Let f be a continuous function satisfying \(∫^{t ^2}_ 0 ( f ( x ) + x ^2 ) d x = \frac{4}{3} t^3 , ∀ t > 0.\) Then \(f(\frac{π^2}{4})\) is equal to 

• A. \(-\pi^2(1+\frac{\pi^2}{16})\)
• B. \(\pi^2(1-\frac{\pi^2}{16})\)
• C. \(-\pi(1+\frac{\pi^3}{16})\)
• D. \(\pi(1-\frac{\pi^3}{16})\)

Answer 1

The Correct Option is D

We are given a continuous function \( f \) satisfying the equation:

\(\int_{0}^{t^2} (f(x) + x^2) \, dx = \frac{4}{3} t^3 \) for all \( t > 0.\) 

We need to find the value of \( f\left(\frac{\pi^2}{4}\right) \).

Step-by-Step Solution:

1. Start by differentiating both sides of the equation with respect to \( t \) using the Leibniz rule for differentiation under the integral sign. The Leibniz rule states:

\(\frac{d}{dt} \int_{a(t)}^{b(t)} g(x, t) \, dx = g(b(t), t) \cdot b'(t) - g(a(t), t) \cdot a'(t) + \int_{a(t)}^{b(t)} \frac{\partial}{\partial t} g(x, t) \, dx\)

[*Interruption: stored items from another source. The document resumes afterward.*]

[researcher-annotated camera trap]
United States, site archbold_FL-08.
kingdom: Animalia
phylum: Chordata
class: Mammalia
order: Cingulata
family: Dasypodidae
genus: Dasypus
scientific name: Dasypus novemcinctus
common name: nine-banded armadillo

1. For our specific integral:

\(\int_{0}^{t^2}(f(x) + x^2) \, dx\\) we have \( a(t) = 0 \) and \( b(t) = t^2 \). Therefore:

\(\frac{d}{dt} \int_{0}^{t^2}(f(x) + x^2) \, dx = (f(t^2) + (t^2)^2) \cdot 2t\)

1. Differentiate the right-hand side of the equation:

\(\frac{d}{dt} \left(\frac{4}{3} t^3 \right) = 4t^2\)

1. Equate the derivatives:

\((f(t^2) + t^4) \cdot 2t = 4t^2\)

\(2t f(t^2) + 2t^5 = 4t^2\)

1. Simplify and solve for \( f(t^2) \):

\(2t f(t^2) = 4t^2 - 2t^5\)

\(f(t^2) = 2t - t^4\)

1. Substitute \( t^2 = \frac{\pi^2}{4} \), which implies \( t = \frac{\pi}{2} \).
2. Substitute \( t = \frac{\pi}{2} \) into \( f(t^2) = 2t - t^4 \):

\(f\left(\frac{\pi^2}{4}\right) = 2 \left(\frac{\pi}{2}\right) - \left(\frac{\pi}{2}\right)^4\)

\(= \pi - \frac{\pi^4}{16}\)

Conclusion:

The value of \( f\left(\frac{\pi^2}{4}\right) \) is \(\pi \left(1 - \frac{\pi^3}{16}\right)\), which matches the given correct option.